Hey guys...in need of any help/advice you guys can give me. I am looking for ideas on a Elk Pedestal base. Do any of you have any ideas/pics to share? Also...do any of you now good places to look here in Utah for bases? Any help would be greatly appreciated! Thanks


----------



## Treehugnhuntr (Sep 7, 2007)

I'm a big fan of using materials indigenous to where the animal was harvested. For a Utah elk, depending on where you shot him, maybe cedar, fir/pine, aspen, maple or some scrubby looking oak. The aspen might be a little difficult. 

We have a Hawaii axis deer that sits on a base made from koa wood. It's pretty neat.

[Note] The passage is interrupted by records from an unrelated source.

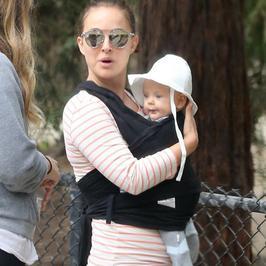 Natalie Portman na spacerze z córeczką Amalią!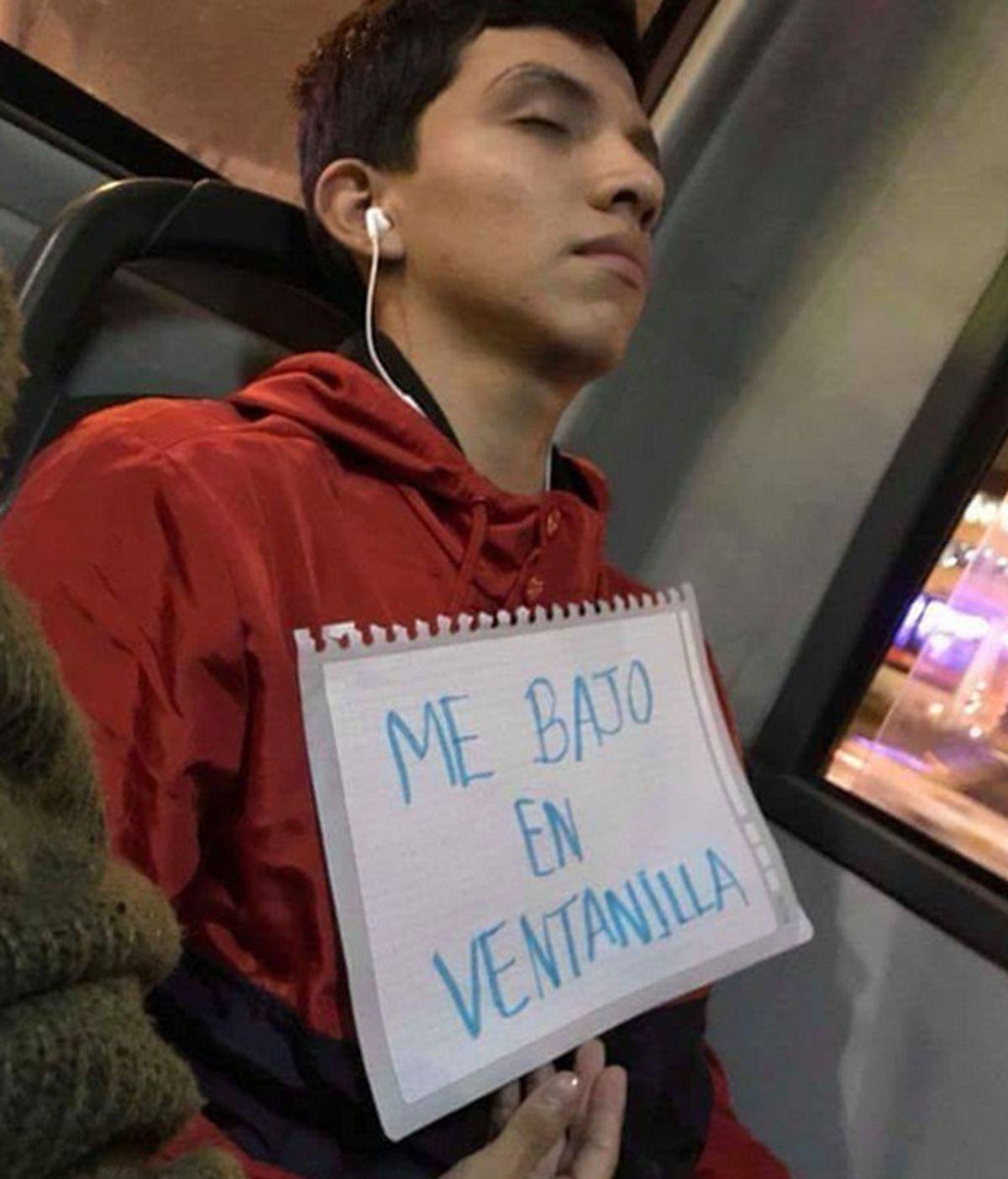 El curioso método de un joven peruano para no pasarse de parada cuando se duerme en el autobús
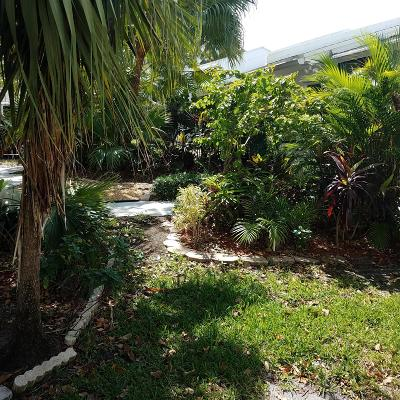 Royal Palm Beach Single Family Home Contingent: 108 Sunshine Boulevard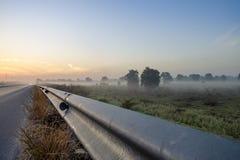 Tampa da névoa da manhã o campo do arroz no inverno Fotografia de Stock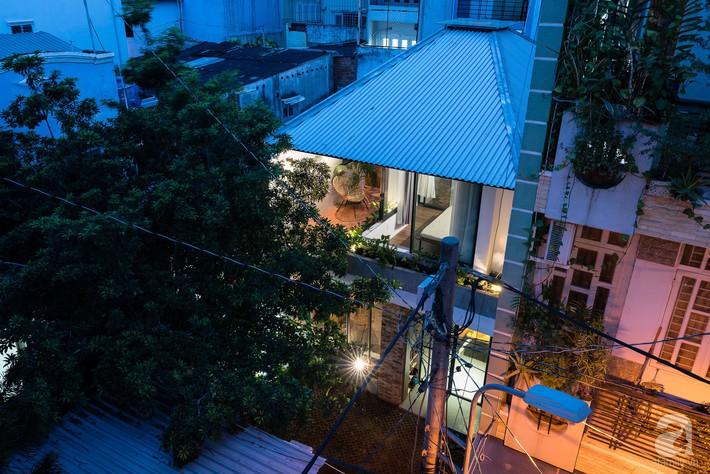 Ngôi nhà tọa lạc tại góc khuất trong con hẻm nhỏ đẹp ấn tượng với điểm nhấn từ gạch trần và cây xanh ở quận Phú Nhuận, TP. HCM - Ảnh 5.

It really depends on what your house interior looks like as far as tones and colors, as well as the design of the animal. Does it have foliage etc. at the base?


----------



## bigcountry (Nov 10, 2011)

Thanks for the response. I do like the idea of having materials from where the animal was taken. I have seen some basic wood bases that I could match to my house interior and plan on adding some pine and sage (even picked up a few rocks from the area) from where the elk came from to add to the surface of the wood base. Any suggestions on places or people to talk to about buying or building me a good base?


----------



## BowHuntr97 (Nov 11, 2011)

I just had Jeff H. from Mona, Utah build me a pedestal for my deer. He can do about anything you want. He does awesome work and doesn't charge an arm and a leg for it, and he's quick too. PM me and I can give you his contact info.

Here are some pics of his work.


----------



## bigcountry (Nov 10, 2011)

That is exactly what I was looking for! Thanks for the info...I will send you a PM.


----------